Relations between Users, Groups and datasets

Related Issues

Document Status

#17

In Progress

#21

In Progress

Section authors:

Philipp S. Sommer orcid , Linda Baldewein orcid , Hatef Takyar, Andrea Pörsch, Emanuel Söding orcid , Housam Dibeh, Carsten Lemmen orcid , Elke Meyer, Marcus Lange, Sascha Hokamp, Ute Daewel, Julian Quinting, Annika Oertel, Andreas Lehmann, Klaus Getzlaff orcid

Datasets, groups, users and authors are related to each other in the model data explorer framework. The kind of relations between the objects

  1. describes how the relation is displayed on the frontend

  2. has implications about who can edit what

  3. categorizes the content and makes it findeable

This is necessary to generate pages where all datasets of a data group are listed, or all datasets that an author participated in. With this strategy we honor active users and groups that make their data available to the public, and it helps to browse the available resources.

In the following, we describe the relations that are possible in the model data explorer, namely between

  • users and authors

  • authors and datasets

  • users and data groups

  • data groups

  • datasets

  • datasets and data groups

See the Terminology section if you want to know more about the different terms.

Relation-based permission system

From a database perspective, a relation is a many-to-many relationship with a certain access right. Consider the following model:

class DatasetUserRelation:

    description: string  # Human-readable description of the relation, optional.
    left: Dataset
    right: User
    permissions: List[Permission]
    relation_type: List  # e.g. "originated by", "distributed by", ...
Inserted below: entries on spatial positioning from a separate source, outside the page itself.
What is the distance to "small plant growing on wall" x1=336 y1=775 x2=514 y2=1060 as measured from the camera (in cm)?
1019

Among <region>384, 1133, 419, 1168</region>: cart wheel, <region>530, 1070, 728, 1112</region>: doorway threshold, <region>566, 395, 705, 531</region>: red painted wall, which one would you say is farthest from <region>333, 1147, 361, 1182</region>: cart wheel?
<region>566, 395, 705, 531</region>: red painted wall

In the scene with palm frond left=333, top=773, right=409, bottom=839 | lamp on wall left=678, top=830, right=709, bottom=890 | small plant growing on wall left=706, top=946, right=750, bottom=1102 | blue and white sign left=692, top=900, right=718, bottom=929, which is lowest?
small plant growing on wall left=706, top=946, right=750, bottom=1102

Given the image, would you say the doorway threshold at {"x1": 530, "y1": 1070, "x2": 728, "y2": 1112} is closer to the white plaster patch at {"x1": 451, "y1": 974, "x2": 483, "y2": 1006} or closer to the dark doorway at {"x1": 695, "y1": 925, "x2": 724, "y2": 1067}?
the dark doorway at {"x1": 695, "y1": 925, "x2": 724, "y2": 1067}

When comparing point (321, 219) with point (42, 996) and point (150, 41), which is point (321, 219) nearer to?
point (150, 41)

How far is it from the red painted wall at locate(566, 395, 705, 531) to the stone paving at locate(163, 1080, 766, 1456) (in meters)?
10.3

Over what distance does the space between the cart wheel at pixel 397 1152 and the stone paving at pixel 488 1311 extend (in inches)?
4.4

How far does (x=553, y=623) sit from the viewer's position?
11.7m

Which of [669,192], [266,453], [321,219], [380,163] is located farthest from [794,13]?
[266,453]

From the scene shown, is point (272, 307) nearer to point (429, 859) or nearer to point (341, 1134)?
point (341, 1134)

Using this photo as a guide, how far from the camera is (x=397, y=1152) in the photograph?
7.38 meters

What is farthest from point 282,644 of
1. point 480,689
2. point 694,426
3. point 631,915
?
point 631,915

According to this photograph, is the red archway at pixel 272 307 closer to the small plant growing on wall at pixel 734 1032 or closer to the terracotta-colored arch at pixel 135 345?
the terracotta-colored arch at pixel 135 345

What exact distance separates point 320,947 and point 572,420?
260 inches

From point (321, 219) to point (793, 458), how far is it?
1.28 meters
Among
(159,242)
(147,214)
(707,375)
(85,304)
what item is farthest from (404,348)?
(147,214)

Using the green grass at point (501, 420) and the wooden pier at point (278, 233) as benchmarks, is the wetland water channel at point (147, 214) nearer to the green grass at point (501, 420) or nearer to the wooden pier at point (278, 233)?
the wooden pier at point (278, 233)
Here we have a relation between a dataset and a user. This relation is described by a certain relation_type coming from a controlled vocabulary (see the roles for Authors and Contact Persons for instance) and involves two parties: a left party (the dataset) and a right party (the user). Our aim within the model data explorer is to get this information (relation_type, left and right party) from the metadata in the original dataset, e.g. the netCDF-Header or INSPIRE ISO (see Metadata of datasets).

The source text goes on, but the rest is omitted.